• Data shown:
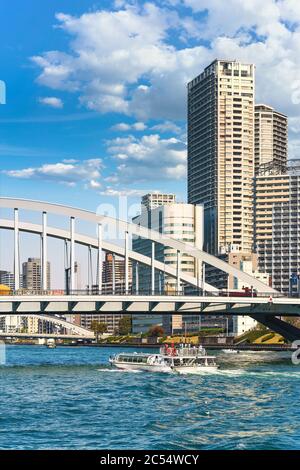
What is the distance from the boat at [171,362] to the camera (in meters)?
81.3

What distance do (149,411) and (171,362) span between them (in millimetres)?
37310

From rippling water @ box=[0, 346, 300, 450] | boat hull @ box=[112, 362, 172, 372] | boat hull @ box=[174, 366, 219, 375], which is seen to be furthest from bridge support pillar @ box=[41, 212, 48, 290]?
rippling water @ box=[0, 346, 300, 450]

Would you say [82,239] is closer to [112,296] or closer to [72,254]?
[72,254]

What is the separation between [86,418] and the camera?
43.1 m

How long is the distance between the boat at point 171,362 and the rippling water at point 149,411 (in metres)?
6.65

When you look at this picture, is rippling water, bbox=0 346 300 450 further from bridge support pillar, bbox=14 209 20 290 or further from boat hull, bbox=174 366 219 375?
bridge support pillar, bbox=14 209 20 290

--

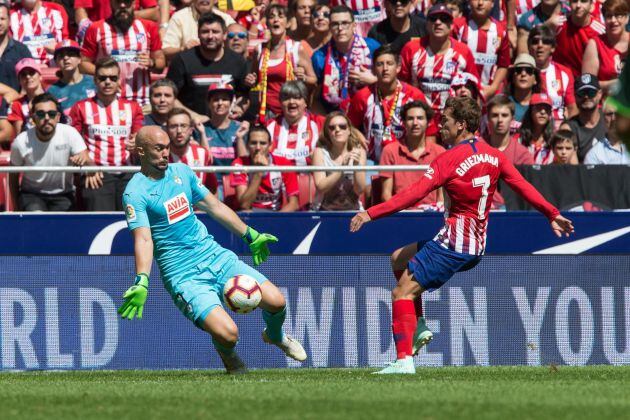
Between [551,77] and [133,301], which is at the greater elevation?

* * *

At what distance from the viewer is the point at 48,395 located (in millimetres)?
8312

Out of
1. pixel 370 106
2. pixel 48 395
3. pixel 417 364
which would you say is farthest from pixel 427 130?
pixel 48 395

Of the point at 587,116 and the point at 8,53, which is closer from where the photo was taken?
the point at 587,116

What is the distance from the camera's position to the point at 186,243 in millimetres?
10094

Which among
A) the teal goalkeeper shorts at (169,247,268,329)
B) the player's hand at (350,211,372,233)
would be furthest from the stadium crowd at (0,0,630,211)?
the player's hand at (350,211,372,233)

• Aim of the exercise:
Which lines of the records above contain the string "closer", matched with case counting? Copy each of those lines.

• Correct answer:
Would you say [82,239] is closer to [112,296] or closer to [72,254]?
Of the point at 587,116 and the point at 8,53, which is closer from where the photo was taken?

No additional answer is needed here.